Moreover, there is no evidence to suggest that there is a correlation between the frequency of onset and severity of a drug allergy and the presence or absence of mild allergies (such as, allergic rhinitis or allergic conjunctivitis) in healthy people. The presence or absence of a mild history of allergies does not appear to have an influence on pharmacokinetics results.
*A health survey targeting 26,545 children at 55 schools (elementary, middle and high schools) across 13 prefectures, conducted by the Japanese Society of School Health, under the authority of the Ministry of Education.

Case examples:

Volunteer No.
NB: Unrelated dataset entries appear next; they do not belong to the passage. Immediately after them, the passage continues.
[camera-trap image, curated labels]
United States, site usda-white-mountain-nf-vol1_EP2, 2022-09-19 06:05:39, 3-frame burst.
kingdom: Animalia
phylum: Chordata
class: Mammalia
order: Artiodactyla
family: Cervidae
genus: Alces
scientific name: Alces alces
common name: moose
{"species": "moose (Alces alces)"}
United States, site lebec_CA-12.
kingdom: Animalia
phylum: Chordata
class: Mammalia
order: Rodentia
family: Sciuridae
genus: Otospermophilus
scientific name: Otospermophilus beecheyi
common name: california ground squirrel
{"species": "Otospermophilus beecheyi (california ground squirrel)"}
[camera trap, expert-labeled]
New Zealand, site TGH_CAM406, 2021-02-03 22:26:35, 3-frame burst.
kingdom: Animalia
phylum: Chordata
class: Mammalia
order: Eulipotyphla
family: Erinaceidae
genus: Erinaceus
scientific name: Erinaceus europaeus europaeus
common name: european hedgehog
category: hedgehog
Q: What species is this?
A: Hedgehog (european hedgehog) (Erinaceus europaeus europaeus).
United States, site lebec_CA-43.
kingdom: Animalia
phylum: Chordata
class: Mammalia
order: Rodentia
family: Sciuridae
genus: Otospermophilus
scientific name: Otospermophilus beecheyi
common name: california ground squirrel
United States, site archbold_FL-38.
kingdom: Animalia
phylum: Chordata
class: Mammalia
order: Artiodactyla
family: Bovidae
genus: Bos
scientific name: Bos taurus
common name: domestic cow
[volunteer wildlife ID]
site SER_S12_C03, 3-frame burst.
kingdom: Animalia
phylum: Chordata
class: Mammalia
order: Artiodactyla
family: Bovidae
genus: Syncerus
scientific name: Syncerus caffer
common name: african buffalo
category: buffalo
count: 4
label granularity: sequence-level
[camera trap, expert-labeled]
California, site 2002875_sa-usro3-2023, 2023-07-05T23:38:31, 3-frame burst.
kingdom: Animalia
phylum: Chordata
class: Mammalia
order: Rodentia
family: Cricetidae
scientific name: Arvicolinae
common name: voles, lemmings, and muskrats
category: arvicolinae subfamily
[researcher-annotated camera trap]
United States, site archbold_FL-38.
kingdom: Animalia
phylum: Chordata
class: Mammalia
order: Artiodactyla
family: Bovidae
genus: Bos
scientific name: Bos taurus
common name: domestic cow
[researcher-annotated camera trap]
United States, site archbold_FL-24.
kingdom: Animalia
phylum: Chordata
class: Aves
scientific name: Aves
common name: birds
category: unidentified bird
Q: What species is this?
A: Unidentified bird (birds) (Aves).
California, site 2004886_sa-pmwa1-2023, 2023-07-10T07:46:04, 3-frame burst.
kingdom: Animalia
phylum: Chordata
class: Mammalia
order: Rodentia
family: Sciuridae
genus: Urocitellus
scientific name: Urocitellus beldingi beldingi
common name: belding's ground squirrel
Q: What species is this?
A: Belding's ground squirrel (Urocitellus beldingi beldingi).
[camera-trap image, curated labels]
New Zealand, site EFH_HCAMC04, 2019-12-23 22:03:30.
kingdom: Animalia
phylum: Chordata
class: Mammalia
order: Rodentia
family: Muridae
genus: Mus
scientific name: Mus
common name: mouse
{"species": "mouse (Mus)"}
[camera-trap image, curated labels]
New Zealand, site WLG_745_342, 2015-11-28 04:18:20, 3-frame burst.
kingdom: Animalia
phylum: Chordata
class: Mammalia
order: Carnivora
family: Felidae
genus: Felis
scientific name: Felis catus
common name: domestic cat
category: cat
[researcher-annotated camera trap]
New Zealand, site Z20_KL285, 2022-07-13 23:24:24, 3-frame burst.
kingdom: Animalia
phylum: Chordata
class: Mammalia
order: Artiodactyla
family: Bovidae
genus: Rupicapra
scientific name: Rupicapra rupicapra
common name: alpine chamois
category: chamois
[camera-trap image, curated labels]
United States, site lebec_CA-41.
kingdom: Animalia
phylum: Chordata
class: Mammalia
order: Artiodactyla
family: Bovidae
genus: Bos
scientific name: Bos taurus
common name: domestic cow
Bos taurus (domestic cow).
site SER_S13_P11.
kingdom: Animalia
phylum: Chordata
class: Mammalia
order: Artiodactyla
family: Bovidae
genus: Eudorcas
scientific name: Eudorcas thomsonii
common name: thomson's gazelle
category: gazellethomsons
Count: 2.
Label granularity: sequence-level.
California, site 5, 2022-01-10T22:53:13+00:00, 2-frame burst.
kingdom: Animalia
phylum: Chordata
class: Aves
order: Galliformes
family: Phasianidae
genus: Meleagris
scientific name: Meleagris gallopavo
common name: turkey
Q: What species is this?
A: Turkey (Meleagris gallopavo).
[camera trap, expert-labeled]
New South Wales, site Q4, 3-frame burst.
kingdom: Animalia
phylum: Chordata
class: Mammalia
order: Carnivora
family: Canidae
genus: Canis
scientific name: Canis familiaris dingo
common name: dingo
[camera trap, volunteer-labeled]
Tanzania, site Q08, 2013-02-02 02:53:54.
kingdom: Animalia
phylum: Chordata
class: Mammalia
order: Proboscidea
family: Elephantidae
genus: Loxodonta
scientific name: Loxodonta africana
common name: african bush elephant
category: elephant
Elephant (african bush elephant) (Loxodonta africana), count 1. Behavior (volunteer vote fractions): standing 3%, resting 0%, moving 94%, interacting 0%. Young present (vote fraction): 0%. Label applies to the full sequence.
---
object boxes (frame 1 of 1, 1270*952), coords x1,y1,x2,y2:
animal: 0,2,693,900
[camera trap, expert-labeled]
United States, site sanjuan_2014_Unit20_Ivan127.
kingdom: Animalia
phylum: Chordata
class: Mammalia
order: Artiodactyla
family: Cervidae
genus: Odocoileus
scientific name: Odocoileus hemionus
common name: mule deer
XX:
Asthma, not associated with a drug allergy / No history of induction or aggravation of symptoms by drugs.

Volunteer No. XX:
Hives, not associated with a drug allergy / No history of induction or aggravation of symptoms by drugs

Volunteer No. XX:
Allergic rhinitis, not associated with a drug allergy / No history of induction or aggravation of symptoms by drugs
Most antigens associated with allergic rhinitis in Japan are thought to be caused by either house dust or pollen, although this finding has yet to be confirmed.

Volunteer No. XX:
Allergic conjunctivitis, not associated with a drug allergy / No history of induction or aggravation of symptoms by drugs
70% of the antigens that cause allergic conjunctivitis in Japan, are thought to be from either house dust or pollen.

All the above mentioned cases are non-pharmaceutical related events, and therefore the volunteers were judged to be suitable for admission to the Kagoshima Volunteers Association.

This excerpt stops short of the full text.